Session: Friday Afternoon, December 6

Time: 4:35

Author: Toomas Altosaar
Location: Helsinki Univ. of Technol., Otakaari 5A, 02150 Espoo, Finland
Author: Martti Vainio
Location: Univ. of Helsinki, PL 35, 00014 Helsinki, Finland
Author: Matti Karjalainen
Location: Helsinki Univ. of Technol., Otakaari 5A, 02150 Espoo, Finland


Several facets of the man--machine interface, such as speech synthesis and recognition in the spoken language realm, can be modeled using neural networks. Here neural networks have been applied to model the lexical prosodic parameters: segmental duration, loudness, and pitch, for the Finnish language. The prosodic models that were generated can be used in currently viable applications such as speech synthesis to further improve their naturalness. The text input stream was first converted into a phoneme sequence from which the input representation for the nets was generated. Inputs included: phoneme position in word, number of phonemes in word, and context in terms of previous and future phonemes.
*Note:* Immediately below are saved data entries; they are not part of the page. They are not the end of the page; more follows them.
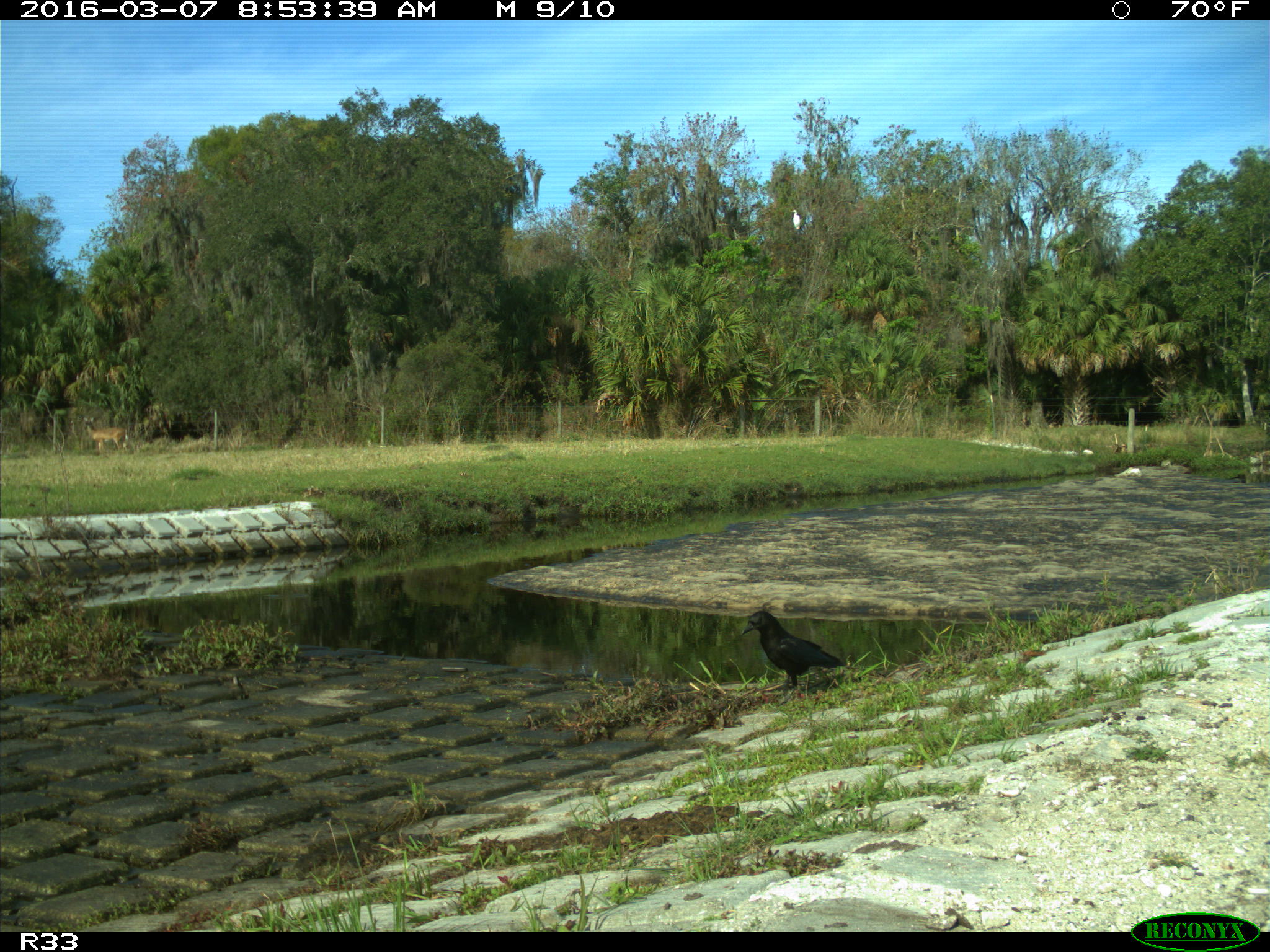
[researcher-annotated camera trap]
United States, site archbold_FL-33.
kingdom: Animalia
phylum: Chordata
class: Aves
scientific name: Aves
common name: birds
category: unidentified bird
Unidentified bird (birds) (Aves).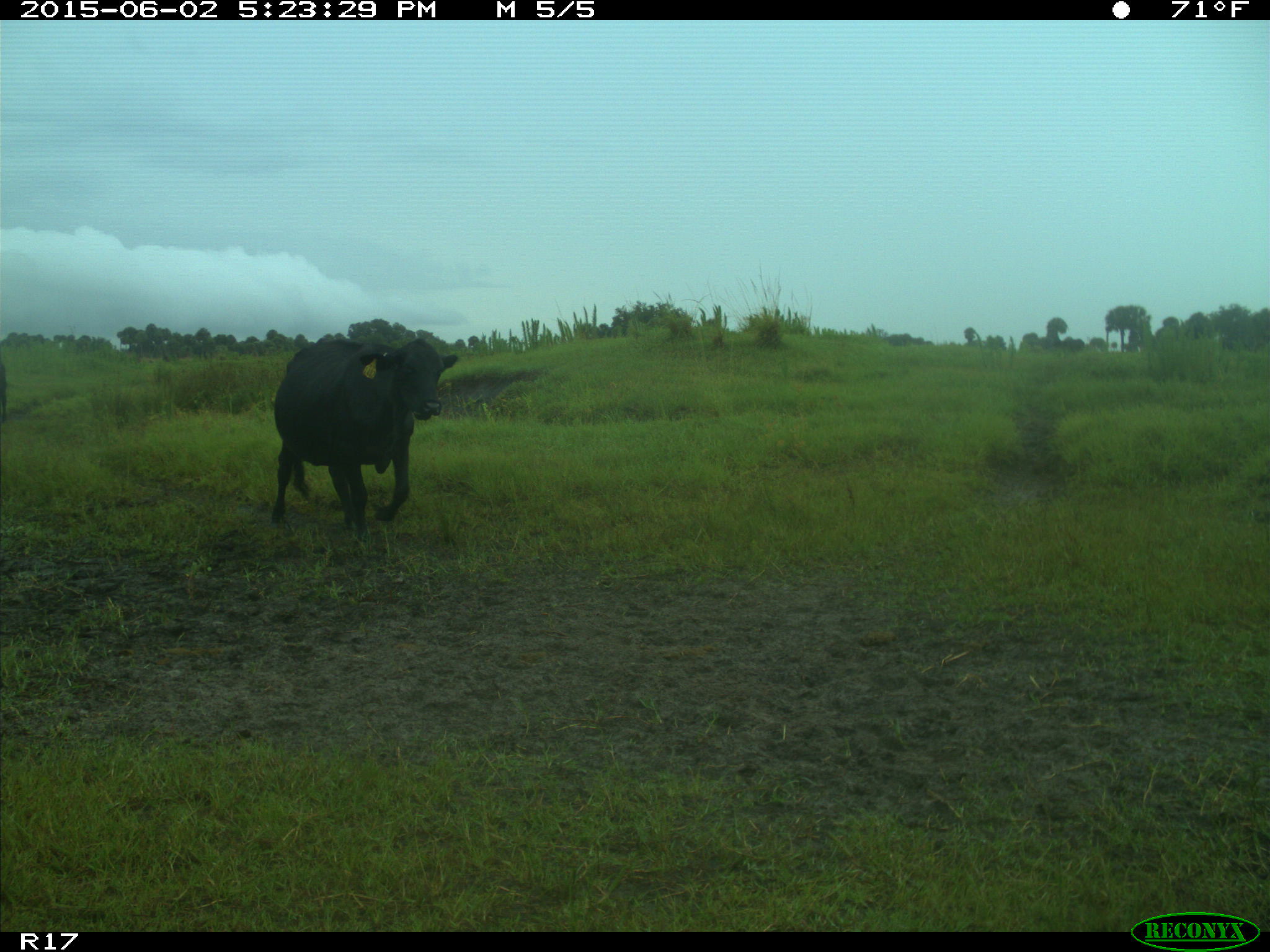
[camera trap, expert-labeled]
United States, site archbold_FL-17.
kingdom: Animalia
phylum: Chordata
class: Mammalia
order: Artiodactyla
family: Bovidae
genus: Bos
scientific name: Bos taurus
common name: domestic cow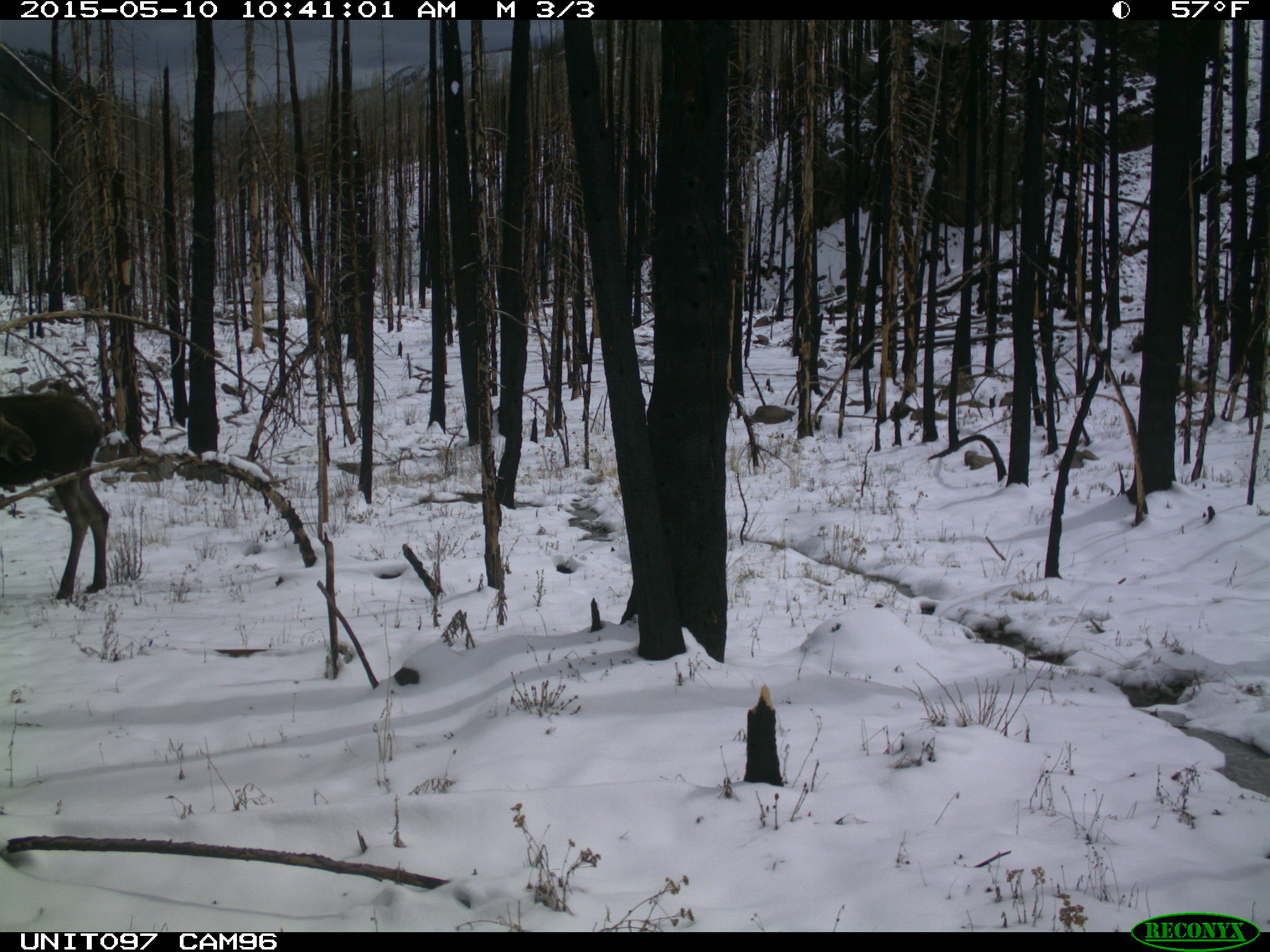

Optimal input representations for each type of prosodic net were searched for by varying the size of the input vector. The number of hidden nodes was also varied to determine the complexity of the problem. Estimating duration required class specific nets for the error to drop below 20%, the difference limen. For loudness it was 2.2 phon (1 phon is just noticeable), while pitch networks performed well with an error of 3.5% (equals 0.6 semitones at 100 Hz which is less than the 1.5 semitone perceptual intonation threshold).

ASA 132nd meeting - Hawaii, December 1996